For instance, we need to speak with new Albertans. Alberta’s population grew by 183,000 people (an increase of 4.1%) in 2023 with most newcomers coming from abroad (62% from the Asian and 16% from the African continents). Currently, there are no systems in place to “onboard” newcomers to our health system, so they are left to access and navigate our challenging system on their own.
We need to speak with young Albertans and their families. Alberta’s population is younger than other provinces with a higher-than-average fertility rate. Young people having children in Alberta creates an ongoing need for pregnancy care and resources to support healthy child development, especially in rural areas of the province.
We need to speak with Albertans living with chronic disease. Nearly a third of adults over the age of 18 live with two or more chronic conditions. We are seeing a rising number of patients admitted to hospital with complex care needs due to chronic disease. As people have more conditions, they have more symptoms, health concerns, and take more medications. They also have an increased risk for mental health concerns and may have a lower quality of life. Chronic diseases are largely managed by patients with guidance from the health care teams that have the medical, pharmacy, nursing, and mental health support to keep people out of hospital and support them to continue their education, raise their families, and go to work (or all the above).

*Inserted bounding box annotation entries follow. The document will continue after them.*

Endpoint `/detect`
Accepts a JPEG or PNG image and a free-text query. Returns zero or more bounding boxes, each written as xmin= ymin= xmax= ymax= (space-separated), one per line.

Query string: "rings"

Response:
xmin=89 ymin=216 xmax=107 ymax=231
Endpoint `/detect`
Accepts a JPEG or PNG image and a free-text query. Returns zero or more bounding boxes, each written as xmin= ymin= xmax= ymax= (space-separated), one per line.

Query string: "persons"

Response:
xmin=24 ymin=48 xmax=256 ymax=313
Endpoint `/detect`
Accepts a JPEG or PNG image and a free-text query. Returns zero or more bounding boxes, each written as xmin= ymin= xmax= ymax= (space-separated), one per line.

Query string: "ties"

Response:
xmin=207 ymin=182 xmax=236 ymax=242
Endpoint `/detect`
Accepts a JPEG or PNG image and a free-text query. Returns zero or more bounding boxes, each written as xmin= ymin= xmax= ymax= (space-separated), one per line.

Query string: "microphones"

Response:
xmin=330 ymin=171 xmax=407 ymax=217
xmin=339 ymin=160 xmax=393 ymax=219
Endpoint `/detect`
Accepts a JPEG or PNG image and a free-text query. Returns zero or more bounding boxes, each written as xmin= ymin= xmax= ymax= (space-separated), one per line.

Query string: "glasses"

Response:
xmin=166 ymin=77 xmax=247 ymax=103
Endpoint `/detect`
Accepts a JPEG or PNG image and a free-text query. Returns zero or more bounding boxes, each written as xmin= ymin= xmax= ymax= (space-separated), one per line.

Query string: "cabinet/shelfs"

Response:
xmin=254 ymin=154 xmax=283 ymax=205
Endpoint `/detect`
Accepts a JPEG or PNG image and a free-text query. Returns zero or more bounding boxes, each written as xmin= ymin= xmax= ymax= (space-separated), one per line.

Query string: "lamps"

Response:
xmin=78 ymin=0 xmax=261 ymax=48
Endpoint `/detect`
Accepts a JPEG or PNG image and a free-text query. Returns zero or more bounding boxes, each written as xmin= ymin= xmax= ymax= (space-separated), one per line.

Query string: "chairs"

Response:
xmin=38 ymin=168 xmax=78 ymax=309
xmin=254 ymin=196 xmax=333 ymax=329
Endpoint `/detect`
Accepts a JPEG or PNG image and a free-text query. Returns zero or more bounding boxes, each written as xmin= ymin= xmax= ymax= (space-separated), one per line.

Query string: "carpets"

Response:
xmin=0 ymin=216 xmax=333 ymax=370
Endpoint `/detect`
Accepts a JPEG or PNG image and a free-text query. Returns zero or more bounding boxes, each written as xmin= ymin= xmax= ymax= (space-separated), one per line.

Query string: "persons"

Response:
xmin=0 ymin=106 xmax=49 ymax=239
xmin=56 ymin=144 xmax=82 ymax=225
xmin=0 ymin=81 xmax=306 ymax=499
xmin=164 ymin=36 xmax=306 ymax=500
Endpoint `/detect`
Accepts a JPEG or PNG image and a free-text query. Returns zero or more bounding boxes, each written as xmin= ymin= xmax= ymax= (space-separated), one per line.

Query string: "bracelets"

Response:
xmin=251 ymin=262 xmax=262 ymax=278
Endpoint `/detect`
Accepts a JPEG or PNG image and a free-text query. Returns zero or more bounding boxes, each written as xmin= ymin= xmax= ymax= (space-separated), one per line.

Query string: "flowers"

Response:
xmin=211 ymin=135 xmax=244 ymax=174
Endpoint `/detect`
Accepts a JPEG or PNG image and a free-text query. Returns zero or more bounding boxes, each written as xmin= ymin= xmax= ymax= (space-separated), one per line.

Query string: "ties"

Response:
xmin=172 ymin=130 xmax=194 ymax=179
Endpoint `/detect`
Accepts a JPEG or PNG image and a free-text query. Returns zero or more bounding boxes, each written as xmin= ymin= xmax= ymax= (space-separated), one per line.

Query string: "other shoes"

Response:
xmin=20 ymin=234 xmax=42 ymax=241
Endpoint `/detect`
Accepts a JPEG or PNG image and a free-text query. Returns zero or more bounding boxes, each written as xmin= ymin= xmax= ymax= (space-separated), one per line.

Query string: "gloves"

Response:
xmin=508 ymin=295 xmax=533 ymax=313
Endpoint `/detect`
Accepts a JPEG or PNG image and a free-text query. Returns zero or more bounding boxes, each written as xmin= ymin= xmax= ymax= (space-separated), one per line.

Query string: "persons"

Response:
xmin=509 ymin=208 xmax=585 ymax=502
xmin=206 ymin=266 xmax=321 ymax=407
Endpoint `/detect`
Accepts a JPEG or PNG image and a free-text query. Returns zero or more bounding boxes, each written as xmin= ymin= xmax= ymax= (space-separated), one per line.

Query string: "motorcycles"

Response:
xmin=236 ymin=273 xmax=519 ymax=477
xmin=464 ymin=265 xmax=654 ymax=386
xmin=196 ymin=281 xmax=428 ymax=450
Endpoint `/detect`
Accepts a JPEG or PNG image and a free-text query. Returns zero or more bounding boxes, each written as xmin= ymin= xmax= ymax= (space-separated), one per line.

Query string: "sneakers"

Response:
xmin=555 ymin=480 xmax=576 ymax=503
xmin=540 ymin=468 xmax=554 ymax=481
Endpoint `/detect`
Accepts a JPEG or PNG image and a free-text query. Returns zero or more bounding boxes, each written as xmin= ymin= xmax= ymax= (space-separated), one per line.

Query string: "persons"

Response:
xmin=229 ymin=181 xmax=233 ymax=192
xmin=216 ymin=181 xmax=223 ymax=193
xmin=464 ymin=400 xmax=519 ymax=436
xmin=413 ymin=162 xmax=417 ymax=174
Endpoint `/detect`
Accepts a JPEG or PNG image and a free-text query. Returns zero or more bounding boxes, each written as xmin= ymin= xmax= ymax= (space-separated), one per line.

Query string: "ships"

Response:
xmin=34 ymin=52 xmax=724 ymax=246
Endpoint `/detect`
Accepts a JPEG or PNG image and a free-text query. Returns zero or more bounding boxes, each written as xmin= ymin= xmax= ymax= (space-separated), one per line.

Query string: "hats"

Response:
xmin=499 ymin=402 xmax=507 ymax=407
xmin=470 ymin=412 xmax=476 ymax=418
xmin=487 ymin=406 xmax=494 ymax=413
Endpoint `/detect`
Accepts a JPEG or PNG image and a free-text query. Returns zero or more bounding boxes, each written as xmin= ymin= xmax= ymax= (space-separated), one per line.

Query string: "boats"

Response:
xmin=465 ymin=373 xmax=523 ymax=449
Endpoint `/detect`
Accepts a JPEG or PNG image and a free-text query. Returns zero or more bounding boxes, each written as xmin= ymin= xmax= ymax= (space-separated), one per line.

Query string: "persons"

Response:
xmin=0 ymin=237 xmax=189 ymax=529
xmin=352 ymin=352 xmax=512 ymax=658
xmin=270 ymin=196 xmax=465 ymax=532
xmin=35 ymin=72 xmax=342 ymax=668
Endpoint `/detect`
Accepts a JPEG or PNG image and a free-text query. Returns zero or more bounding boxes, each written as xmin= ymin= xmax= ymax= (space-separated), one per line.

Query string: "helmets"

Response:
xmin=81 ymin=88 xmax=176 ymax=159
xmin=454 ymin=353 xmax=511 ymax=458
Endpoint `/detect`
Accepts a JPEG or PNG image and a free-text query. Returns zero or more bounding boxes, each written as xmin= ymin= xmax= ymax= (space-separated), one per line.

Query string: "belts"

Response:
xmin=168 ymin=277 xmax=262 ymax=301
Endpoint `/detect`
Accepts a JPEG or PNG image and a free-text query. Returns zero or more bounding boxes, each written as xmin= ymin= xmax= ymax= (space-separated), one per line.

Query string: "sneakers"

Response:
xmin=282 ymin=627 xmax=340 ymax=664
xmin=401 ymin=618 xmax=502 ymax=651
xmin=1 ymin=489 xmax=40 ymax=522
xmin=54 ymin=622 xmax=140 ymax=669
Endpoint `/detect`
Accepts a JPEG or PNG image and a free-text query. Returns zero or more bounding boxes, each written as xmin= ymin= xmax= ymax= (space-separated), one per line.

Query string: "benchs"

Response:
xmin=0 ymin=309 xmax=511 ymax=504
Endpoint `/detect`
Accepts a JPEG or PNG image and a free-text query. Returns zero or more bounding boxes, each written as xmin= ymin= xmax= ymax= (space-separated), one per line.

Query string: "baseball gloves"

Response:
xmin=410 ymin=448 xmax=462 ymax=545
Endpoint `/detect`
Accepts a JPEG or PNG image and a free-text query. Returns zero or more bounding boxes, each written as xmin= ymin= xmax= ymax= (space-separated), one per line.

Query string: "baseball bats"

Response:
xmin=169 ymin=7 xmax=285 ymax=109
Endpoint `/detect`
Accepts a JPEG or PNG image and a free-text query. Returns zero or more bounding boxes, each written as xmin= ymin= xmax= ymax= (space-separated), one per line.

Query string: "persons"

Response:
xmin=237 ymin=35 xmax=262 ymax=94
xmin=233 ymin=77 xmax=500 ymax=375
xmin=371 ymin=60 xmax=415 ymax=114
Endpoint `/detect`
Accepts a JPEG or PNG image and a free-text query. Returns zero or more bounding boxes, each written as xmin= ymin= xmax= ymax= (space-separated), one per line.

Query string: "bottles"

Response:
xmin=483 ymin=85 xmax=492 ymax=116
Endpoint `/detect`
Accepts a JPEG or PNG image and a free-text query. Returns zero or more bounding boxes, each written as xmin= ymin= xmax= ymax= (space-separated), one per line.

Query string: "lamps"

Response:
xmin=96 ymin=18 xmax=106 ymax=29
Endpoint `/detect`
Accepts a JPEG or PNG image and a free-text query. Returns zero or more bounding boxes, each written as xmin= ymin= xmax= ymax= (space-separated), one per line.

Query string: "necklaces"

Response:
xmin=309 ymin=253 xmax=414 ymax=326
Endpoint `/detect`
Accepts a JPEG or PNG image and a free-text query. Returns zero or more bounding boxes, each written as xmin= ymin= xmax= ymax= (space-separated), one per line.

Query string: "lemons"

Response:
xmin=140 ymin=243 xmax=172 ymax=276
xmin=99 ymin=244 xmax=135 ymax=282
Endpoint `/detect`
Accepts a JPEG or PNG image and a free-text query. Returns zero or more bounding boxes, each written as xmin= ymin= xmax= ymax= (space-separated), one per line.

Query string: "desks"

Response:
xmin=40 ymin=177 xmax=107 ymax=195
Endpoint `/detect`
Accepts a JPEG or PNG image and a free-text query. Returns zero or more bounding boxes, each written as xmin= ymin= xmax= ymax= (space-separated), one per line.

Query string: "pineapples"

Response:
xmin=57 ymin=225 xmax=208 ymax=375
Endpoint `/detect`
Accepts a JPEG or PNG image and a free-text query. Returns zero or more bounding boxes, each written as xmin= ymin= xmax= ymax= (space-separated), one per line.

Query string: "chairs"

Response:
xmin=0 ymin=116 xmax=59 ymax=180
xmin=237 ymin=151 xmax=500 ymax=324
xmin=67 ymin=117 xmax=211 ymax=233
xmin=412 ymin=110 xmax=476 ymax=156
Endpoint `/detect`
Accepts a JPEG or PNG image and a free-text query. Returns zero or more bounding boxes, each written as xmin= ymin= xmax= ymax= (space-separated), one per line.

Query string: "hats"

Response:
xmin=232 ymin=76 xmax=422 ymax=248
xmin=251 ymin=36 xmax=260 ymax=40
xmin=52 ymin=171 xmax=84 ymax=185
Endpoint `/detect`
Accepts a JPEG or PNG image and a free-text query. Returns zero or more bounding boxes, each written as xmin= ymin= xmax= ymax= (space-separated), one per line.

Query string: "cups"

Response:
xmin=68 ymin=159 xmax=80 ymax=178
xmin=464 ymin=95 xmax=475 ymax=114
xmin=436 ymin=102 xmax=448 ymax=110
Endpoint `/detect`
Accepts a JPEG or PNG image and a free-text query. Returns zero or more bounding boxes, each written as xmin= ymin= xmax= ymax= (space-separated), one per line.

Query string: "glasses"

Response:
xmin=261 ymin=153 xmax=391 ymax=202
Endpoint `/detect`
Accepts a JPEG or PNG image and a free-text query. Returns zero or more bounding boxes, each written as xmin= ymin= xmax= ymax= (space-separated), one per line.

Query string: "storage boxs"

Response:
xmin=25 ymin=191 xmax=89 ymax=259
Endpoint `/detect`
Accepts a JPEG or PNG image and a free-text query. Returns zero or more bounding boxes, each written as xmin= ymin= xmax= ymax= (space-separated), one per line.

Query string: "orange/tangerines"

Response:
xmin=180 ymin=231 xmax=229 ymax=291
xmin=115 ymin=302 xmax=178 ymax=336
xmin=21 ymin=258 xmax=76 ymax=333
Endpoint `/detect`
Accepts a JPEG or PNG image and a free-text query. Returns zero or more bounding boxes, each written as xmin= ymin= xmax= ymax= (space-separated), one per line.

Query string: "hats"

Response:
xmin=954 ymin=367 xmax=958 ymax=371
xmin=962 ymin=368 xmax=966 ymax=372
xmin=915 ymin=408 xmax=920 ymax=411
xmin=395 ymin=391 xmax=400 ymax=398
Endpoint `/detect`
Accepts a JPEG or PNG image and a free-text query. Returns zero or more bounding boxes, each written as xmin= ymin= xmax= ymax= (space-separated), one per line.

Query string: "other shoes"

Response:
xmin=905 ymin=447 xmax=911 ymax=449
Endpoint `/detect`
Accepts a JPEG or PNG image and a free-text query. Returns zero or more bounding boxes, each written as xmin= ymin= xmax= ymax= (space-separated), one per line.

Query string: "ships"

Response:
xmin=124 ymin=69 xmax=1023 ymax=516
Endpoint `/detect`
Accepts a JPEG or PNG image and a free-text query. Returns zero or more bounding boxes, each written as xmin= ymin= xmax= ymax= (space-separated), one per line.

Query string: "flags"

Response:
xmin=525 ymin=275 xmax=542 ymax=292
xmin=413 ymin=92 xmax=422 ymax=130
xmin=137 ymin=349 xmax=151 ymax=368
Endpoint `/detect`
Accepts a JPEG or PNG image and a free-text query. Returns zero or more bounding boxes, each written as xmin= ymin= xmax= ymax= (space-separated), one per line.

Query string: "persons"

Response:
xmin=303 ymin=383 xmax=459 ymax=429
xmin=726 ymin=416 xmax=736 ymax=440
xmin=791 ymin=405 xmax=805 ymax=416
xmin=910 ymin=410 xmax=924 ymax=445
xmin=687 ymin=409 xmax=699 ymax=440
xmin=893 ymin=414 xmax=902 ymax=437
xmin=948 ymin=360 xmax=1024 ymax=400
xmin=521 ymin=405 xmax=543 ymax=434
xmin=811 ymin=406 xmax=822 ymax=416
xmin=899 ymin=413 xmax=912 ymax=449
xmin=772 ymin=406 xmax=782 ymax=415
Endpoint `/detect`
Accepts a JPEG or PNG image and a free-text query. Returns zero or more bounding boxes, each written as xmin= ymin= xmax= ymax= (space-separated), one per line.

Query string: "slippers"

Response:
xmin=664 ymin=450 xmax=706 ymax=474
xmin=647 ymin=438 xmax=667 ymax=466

So, as we look at Alberta’s care reorganization, will it address all the health needs of Albertans, or will it just address the limited areas identified by the (metaphorically) blinded few that typically inform health care design? How will the four new health organizations address the unique needs of newcomers, young families or those with complex needs- examples of people that have needs that span the four new organizations?
Being able to see all the complexity of health care demands that we attend to all the information that is available about how our system works. We must listen to citizens and patients and engage them intentionally as we move forward in health care transformation efforts. Health care is an enormous, intricate, dynamic entity, it is absurd to think that that it can be fully understood by just a select few. There are nearly 4.4 million sets of (metaphorical) hands that can provide insight into what is wrong and possible solutions. There simply needs to be a will to listen.